The full possible set of protein sequences (Protein sequence space) has been compared to the Library of Babel. In the Library of Babel, finding any book that made sense was impossible due to the sheer number and lack of order. The same would be true of protein sequences if it were not for natural selection, which has picked out only protein sequences that make sense. Additionally, each protein sequence is surrounded by a set of neighbors (point mutants) that are likely to have at least some function. Daniel Dennett's 1995 book Darwin's Dangerous Idea includes an elaboration of the Library of Babel concept to imagine the set of all possible genetic sequences, which he calls the Library of Mendel, in order to illustrate the mathematics of genetic variation. Dennett uses this concept again later in the book to imagine all possible algorithms that can be included in his Toshiba computer, which he calls the Library of Toshiba. He describes the Library of Mendel and the Library of Toshiba as subsets within the Library of Babel.

Influence on later writers

Umberto Eco's postmodern novel The Name of the Rose (1980) features a labyrinthine library, presided over by a blind monk named Jorge of Burgos.
In "The Net of Babel", published in Interzone in 1995, David Langford imagines the Library becoming computerized for easy access. This aids the librarians in searching for specific text while also highlighting the futility of such searches as they can find anything, but nothing of meaning as such. The sequel continues many of Borges's themes, while also highlighting the difference between data and information, and satirizing the Internet.
Russell Standish's Theory of Nothing uses the concept of the Library of Babel to illustrate how an ultimate ensemble containing all possible descriptions would in sum contain zero information and would thus be the simplest possible explanation for the existence of the universe.
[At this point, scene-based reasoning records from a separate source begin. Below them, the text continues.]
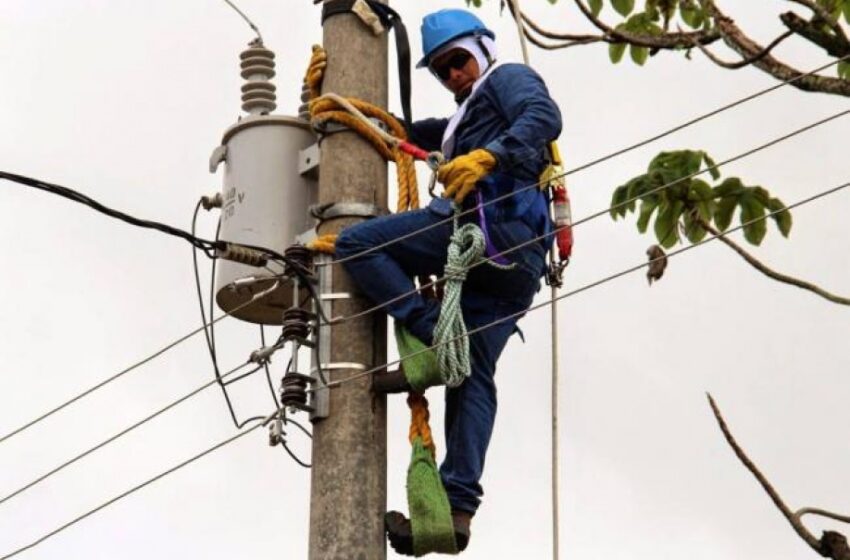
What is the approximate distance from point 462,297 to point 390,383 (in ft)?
1.62

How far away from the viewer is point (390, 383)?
568 centimetres

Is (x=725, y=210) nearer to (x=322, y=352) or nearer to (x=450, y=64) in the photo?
(x=450, y=64)

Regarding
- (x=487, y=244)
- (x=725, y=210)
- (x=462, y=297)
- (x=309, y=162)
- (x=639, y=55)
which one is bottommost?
(x=462, y=297)

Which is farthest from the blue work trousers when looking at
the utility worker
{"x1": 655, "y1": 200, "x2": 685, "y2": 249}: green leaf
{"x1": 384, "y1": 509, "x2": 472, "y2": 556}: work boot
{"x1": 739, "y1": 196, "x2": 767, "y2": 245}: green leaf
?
{"x1": 739, "y1": 196, "x2": 767, "y2": 245}: green leaf

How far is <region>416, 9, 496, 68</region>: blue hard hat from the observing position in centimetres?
648

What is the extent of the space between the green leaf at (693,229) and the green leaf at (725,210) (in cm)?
6

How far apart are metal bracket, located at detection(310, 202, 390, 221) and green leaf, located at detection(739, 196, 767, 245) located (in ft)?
3.87

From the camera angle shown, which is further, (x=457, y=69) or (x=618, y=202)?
(x=457, y=69)

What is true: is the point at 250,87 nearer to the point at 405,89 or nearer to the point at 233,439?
the point at 405,89

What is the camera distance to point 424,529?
18.1 ft

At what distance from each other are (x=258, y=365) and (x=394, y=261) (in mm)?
565

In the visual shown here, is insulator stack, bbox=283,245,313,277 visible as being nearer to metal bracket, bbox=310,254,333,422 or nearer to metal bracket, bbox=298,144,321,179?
metal bracket, bbox=310,254,333,422

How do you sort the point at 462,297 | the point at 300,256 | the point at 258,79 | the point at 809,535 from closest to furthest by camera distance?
the point at 809,535 < the point at 300,256 < the point at 462,297 < the point at 258,79

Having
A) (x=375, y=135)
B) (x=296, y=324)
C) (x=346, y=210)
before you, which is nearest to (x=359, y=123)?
(x=375, y=135)
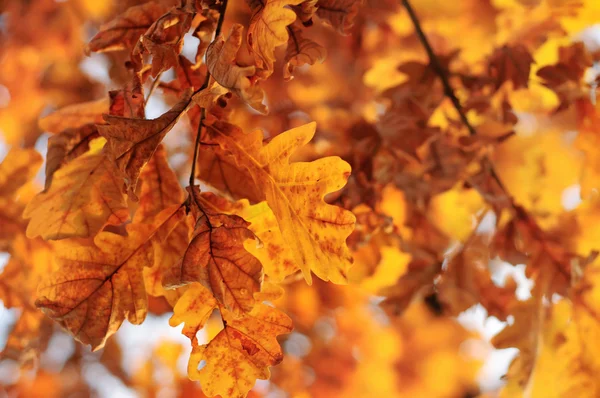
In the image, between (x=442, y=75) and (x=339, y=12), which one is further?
(x=442, y=75)

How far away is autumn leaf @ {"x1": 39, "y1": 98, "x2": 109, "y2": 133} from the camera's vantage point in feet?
3.53

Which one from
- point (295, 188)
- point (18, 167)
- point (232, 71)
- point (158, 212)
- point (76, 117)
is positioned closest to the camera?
point (232, 71)

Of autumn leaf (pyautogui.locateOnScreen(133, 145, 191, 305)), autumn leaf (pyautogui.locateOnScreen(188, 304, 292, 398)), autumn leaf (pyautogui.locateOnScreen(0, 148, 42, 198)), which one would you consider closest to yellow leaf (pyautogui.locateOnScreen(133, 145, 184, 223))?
autumn leaf (pyautogui.locateOnScreen(133, 145, 191, 305))

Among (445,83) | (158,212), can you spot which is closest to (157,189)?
(158,212)

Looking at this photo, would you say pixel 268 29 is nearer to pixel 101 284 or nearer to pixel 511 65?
pixel 101 284

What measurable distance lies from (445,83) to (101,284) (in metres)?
0.95

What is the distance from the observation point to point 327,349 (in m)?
3.37

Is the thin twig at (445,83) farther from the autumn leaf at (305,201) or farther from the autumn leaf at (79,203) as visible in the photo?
the autumn leaf at (79,203)

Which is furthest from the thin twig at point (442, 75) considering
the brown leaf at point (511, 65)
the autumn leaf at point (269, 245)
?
the autumn leaf at point (269, 245)

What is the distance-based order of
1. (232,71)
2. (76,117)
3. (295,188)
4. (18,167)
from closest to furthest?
1. (232,71)
2. (295,188)
3. (76,117)
4. (18,167)

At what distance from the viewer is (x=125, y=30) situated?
3.29ft

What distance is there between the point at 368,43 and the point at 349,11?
58.2 inches

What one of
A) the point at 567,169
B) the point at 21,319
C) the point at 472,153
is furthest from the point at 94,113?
the point at 567,169

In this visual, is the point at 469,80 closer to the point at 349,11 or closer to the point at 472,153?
the point at 472,153
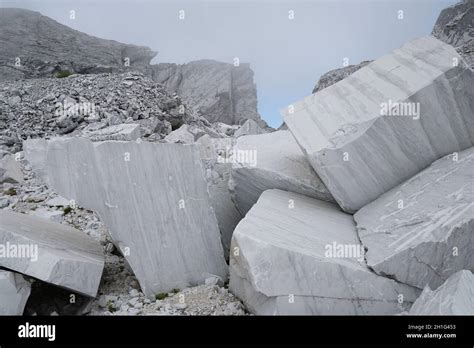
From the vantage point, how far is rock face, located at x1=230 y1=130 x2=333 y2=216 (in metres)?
4.75

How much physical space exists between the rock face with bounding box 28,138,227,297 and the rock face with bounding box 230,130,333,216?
0.63m

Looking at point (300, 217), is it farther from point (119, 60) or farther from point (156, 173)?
point (119, 60)

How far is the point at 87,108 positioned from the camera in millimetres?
11727

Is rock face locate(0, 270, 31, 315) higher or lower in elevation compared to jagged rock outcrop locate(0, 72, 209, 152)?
lower

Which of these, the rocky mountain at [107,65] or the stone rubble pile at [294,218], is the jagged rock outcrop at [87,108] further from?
the rocky mountain at [107,65]

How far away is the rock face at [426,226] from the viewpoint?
11.6 feet

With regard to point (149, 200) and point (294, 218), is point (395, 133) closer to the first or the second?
point (294, 218)

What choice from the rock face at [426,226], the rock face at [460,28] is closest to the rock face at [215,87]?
the rock face at [460,28]

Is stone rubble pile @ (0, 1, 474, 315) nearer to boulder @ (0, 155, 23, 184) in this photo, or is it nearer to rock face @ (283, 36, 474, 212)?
rock face @ (283, 36, 474, 212)

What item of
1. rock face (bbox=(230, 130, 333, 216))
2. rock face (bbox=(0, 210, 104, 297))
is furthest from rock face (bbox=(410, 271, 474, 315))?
rock face (bbox=(0, 210, 104, 297))

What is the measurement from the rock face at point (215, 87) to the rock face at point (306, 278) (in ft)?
93.2

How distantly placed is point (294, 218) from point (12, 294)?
2765 millimetres

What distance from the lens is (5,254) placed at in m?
3.55
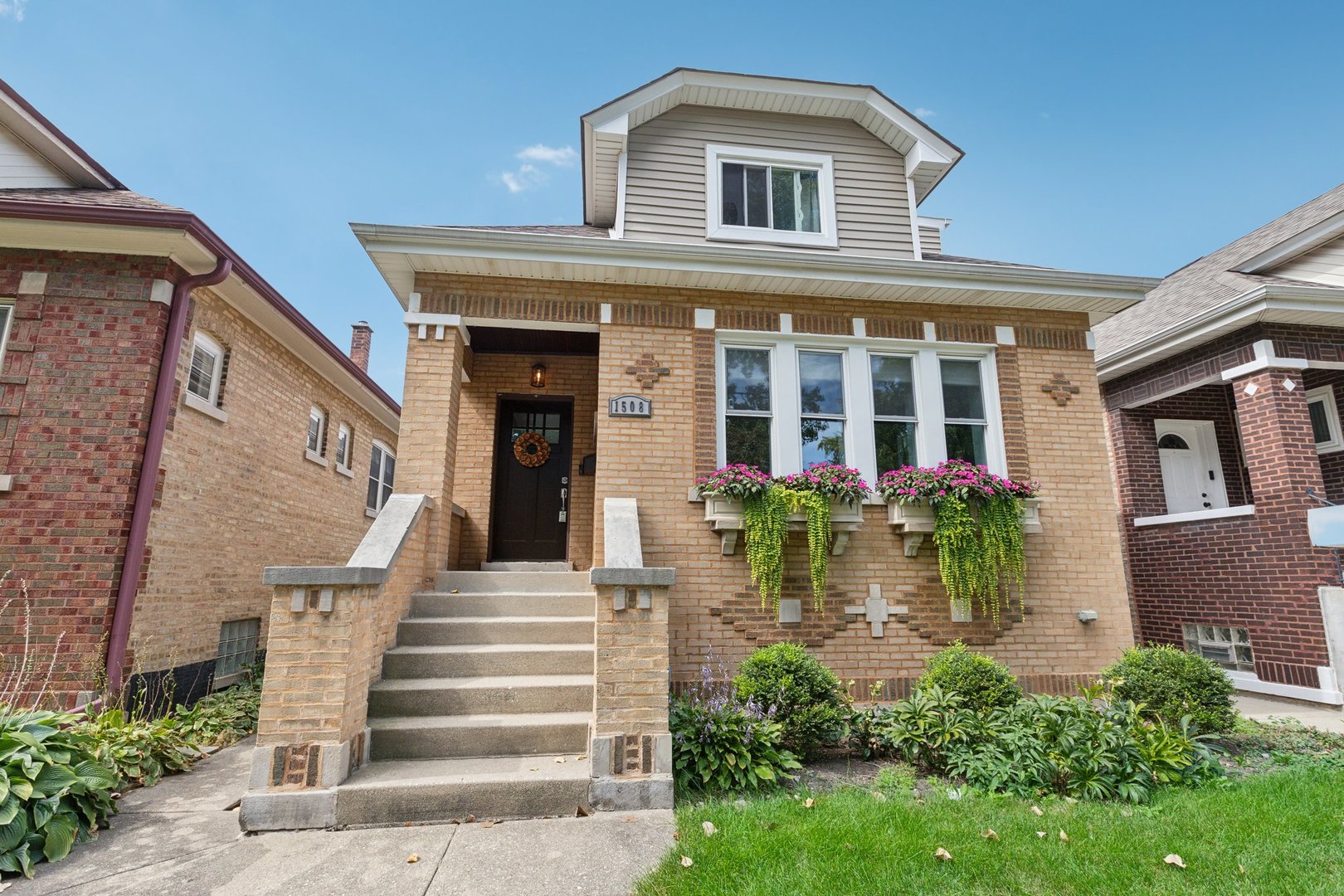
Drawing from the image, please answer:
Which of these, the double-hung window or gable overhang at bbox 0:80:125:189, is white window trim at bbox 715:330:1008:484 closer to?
gable overhang at bbox 0:80:125:189

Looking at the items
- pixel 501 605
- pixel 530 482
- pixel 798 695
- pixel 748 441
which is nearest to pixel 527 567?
pixel 530 482

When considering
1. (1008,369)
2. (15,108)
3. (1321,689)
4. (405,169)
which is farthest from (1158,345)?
(405,169)

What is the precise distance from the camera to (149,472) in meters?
5.34

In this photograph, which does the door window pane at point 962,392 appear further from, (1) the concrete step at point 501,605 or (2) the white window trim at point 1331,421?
(2) the white window trim at point 1331,421

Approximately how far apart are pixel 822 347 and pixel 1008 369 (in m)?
2.01

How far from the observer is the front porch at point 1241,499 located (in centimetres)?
651

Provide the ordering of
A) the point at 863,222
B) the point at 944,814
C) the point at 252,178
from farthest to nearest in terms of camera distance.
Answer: the point at 252,178 → the point at 863,222 → the point at 944,814

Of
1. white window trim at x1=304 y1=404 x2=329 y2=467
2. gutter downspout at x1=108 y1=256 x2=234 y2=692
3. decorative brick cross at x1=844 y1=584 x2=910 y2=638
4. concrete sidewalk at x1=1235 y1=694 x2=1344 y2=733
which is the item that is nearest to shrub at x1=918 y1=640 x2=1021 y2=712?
decorative brick cross at x1=844 y1=584 x2=910 y2=638

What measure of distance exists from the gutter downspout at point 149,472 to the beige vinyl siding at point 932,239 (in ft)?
30.7

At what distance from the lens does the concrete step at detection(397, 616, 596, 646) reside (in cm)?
466

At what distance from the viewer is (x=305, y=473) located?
893 centimetres

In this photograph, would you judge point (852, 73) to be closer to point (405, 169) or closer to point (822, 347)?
point (822, 347)

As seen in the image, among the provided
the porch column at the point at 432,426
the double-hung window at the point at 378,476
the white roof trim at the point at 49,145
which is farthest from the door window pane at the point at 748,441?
the double-hung window at the point at 378,476

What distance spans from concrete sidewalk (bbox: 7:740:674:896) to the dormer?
5.84 m
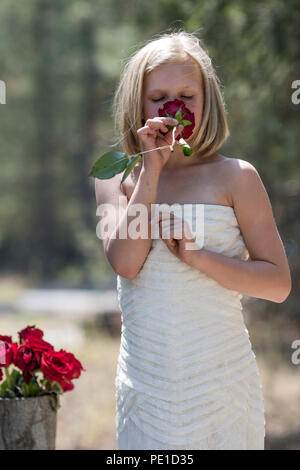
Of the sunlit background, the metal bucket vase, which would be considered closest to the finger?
the sunlit background

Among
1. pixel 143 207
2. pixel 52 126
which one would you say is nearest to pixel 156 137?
pixel 143 207

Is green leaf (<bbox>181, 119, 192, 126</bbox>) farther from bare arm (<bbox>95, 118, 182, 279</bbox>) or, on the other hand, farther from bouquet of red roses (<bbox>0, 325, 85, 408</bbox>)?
bouquet of red roses (<bbox>0, 325, 85, 408</bbox>)

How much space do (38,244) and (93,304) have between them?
9.37 m

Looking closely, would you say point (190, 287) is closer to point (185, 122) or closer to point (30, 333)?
point (185, 122)

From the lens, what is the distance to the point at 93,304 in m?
→ 12.9

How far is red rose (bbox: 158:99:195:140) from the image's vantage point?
1878 mm

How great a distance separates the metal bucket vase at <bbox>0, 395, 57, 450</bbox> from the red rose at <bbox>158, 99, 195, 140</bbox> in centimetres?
116

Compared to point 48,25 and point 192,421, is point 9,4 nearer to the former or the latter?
point 48,25


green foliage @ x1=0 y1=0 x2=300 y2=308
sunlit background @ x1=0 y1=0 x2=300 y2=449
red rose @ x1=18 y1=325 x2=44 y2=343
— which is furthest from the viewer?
green foliage @ x1=0 y1=0 x2=300 y2=308

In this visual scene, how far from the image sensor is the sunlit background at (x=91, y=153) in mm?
4863

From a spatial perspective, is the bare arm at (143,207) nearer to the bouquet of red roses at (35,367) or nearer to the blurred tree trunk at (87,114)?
the bouquet of red roses at (35,367)

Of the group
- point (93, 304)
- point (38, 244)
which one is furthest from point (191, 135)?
point (38, 244)

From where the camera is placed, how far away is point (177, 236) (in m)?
1.82

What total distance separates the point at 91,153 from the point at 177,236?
17833 millimetres
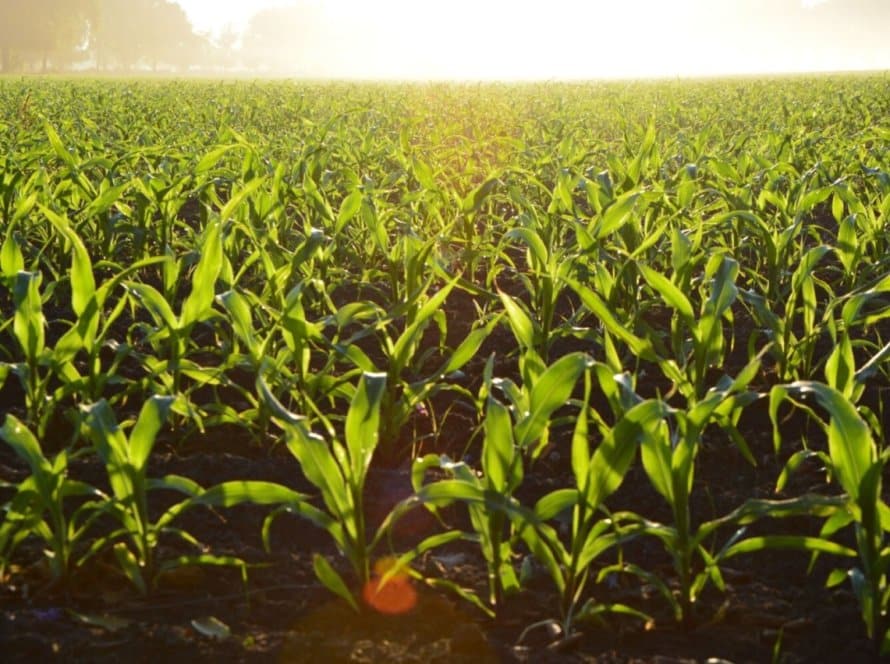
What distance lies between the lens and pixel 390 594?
72.4 inches

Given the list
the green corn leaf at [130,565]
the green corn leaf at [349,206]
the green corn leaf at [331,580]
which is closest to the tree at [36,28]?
the green corn leaf at [349,206]

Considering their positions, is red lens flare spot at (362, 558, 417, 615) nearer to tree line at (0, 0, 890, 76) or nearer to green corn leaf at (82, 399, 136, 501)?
green corn leaf at (82, 399, 136, 501)

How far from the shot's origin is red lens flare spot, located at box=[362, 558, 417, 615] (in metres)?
1.80

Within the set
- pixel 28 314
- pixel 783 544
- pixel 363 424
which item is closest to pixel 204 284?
pixel 28 314

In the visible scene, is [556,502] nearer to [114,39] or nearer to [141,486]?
[141,486]

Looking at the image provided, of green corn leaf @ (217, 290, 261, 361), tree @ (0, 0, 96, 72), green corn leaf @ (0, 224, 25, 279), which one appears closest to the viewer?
green corn leaf @ (217, 290, 261, 361)

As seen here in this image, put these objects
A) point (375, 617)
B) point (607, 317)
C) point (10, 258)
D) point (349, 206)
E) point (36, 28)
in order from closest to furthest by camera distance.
A: point (375, 617) < point (607, 317) < point (10, 258) < point (349, 206) < point (36, 28)

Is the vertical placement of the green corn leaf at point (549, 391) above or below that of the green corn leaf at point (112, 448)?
above

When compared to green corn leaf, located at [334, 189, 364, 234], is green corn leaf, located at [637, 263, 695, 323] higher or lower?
lower

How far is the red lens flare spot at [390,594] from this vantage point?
1.80 m

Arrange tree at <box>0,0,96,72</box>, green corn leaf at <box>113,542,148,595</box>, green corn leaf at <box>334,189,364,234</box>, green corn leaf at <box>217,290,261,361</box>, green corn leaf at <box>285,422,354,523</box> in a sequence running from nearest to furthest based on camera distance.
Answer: green corn leaf at <box>285,422,354,523</box> < green corn leaf at <box>113,542,148,595</box> < green corn leaf at <box>217,290,261,361</box> < green corn leaf at <box>334,189,364,234</box> < tree at <box>0,0,96,72</box>

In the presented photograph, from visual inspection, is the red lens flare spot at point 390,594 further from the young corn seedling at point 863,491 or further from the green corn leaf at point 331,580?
the young corn seedling at point 863,491

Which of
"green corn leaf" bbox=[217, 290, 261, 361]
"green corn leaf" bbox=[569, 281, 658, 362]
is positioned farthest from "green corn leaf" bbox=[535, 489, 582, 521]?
"green corn leaf" bbox=[217, 290, 261, 361]

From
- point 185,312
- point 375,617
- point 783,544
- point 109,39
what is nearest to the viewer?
point 783,544
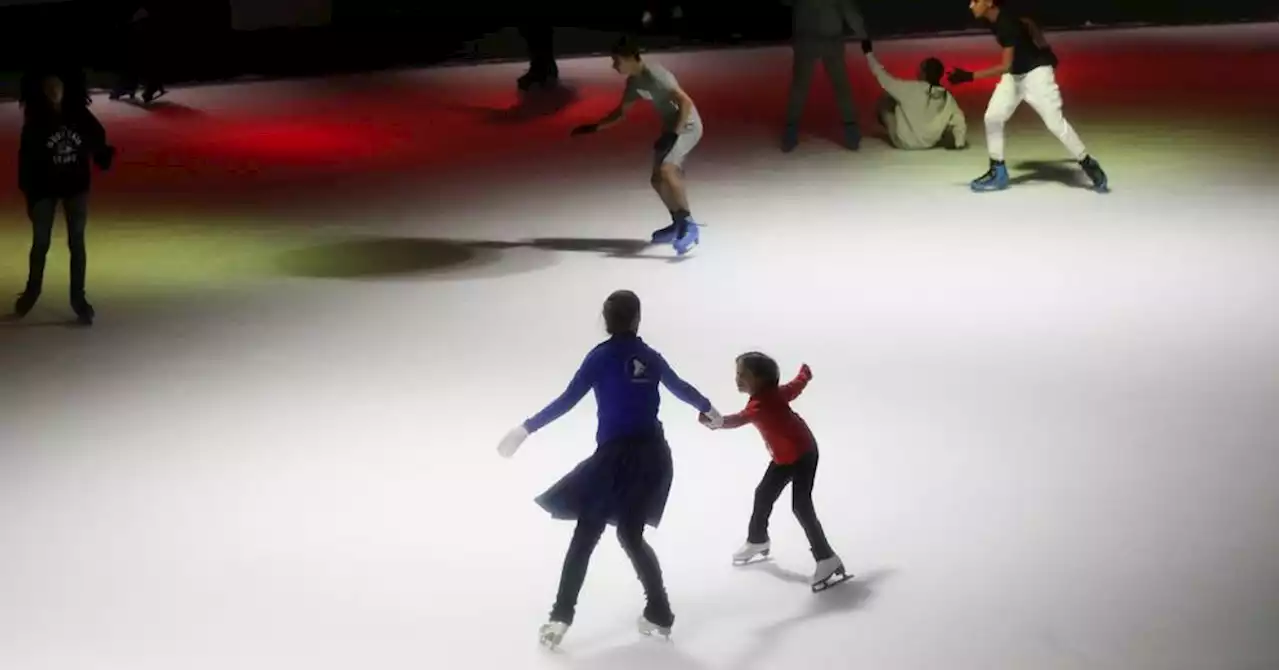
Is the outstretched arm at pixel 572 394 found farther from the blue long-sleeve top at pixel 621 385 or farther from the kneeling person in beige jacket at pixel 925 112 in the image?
the kneeling person in beige jacket at pixel 925 112

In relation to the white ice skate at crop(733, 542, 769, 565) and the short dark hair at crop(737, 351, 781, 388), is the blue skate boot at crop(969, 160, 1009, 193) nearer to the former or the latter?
the white ice skate at crop(733, 542, 769, 565)

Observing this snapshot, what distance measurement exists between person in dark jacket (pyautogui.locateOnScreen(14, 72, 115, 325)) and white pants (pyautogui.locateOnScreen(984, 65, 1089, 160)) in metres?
6.03

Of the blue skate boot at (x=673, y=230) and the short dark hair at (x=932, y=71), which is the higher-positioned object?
the short dark hair at (x=932, y=71)

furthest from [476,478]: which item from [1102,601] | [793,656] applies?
[1102,601]

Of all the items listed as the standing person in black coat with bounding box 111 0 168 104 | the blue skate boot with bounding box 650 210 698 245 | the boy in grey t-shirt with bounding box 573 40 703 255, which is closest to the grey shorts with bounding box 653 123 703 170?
the boy in grey t-shirt with bounding box 573 40 703 255

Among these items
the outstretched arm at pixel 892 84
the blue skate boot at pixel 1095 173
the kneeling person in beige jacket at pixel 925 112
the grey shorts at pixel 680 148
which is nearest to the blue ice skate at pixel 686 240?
the grey shorts at pixel 680 148

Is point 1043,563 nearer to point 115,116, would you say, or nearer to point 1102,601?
point 1102,601

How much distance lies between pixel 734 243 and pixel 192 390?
411cm

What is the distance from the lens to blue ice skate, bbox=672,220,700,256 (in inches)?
419

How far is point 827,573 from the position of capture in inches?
221

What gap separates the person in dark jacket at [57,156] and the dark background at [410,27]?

This theory, therefore, implies the reality of all universes.
Michael Ende reused the idea of a universe of hexagonal rooms in the Temple of a Thousand Doors from The Neverending Story, which contained all the possible characteristics of doors in the fantastic realm. A later chapter features the infinite monkey theorem.
Terry Pratchett uses the concept of the infinite library in his Discworld novels. The knowledgeable librarian is a human wizard transformed into an orangutan.
The Unimaginable Mathematics of Borges' Library of Babel (2008) by William Goldbloom Bloch explores the short story from a mathematical perspective. Bloch analyzes the hypothetical library presented by Borges using the ideas of topology, information theory, and geometry.
In Greg Bear's novel City at the End of Time (2008), the sum-runners carried by the protagonists are intended by their creator to be combined to form a 'Babel', an infinite library containing every possible permutation of every possible character in every possible language. Bear has stated that this was inspired by Borges, who is also namechecked in the novel. Borges is described as an unknown Argentinian who commissioned an encyclopedia of impossible things, a reference to either "Tlön, Uqbar, Orbis Tertius" or the Book of Imaginary Beings.
Fone, a short comic novel drawn by Milo Manara, features a human astronaut and his alien partner stranded on a planet named Borges Profeta. The planet is overflowed by books containing all the possible permutations of letters.
Steven L. Peck wrote a novella entitled A Short Stay in Hell (2012) in which the protagonist must find the book containing his life story in an afterlife replica of Borges' Library of Babel.
The third season of Carmilla, a Canadian single-frame web series based on the novella by J. Sheridan Le Fanu, is set in a mystical library described as "non-Euclidean" and omnipotent. It contains a door that, depending on the knocking pattern on its panels, can be opened into any universe. It also creates a temporary parallel universe and is able to shift a character between the parallel and the original. As the parallel universe collapses, darkness falls, and a character perishes in the void after uttering the words, "O time thy pyramids," which are contained on the second-to-last page of a book in the Library of Babel.
In Christopher Nolan's film Interstellar, the protagonist, Cooper, played by Matthew McConaughey, becomes trapped in a world which mirrors that of Borges' i.e. Cooper's universe consists of an enormous expanse of adjacent hexagonal rooms, or libraries, each of which contains the bare necessities for survival. Though the order and content of the books and rooms are random and apparently completely meaningless, Cooper can, by manipulating the books, affect change in the "real" world and is, as such, analogous to the "Man of the Book", the messianic figure in The Library of Babel. Unlike the Man of the Book, however, Cooper is something more than just a metaphor and has a transformative role in his Universe, becoming a catalyst and an agent of change.
Jonathan Basile enterprised to recreate the Library in Borges' story on his website http://libraryofbabel.info, adapted to the English language. An algorithm he created generates a 'book' by iterating every permutation of 29 characters: the 26 English letters, space, comma, and period. Each book is marked by a coordinate, corresponding to its place on the hexagonal library (hexagon name, wall number, shelf number, and book name) so that every book can be found at the same place every time. The website is said to contain "all possible pages of 3200 characters, about 10⁴⁶⁷⁷ books".

Design of experiments

From Wikipedia, the free encyclopedia

Design of experiments with full factorial design (left), response surface with second-degree polynomial (right)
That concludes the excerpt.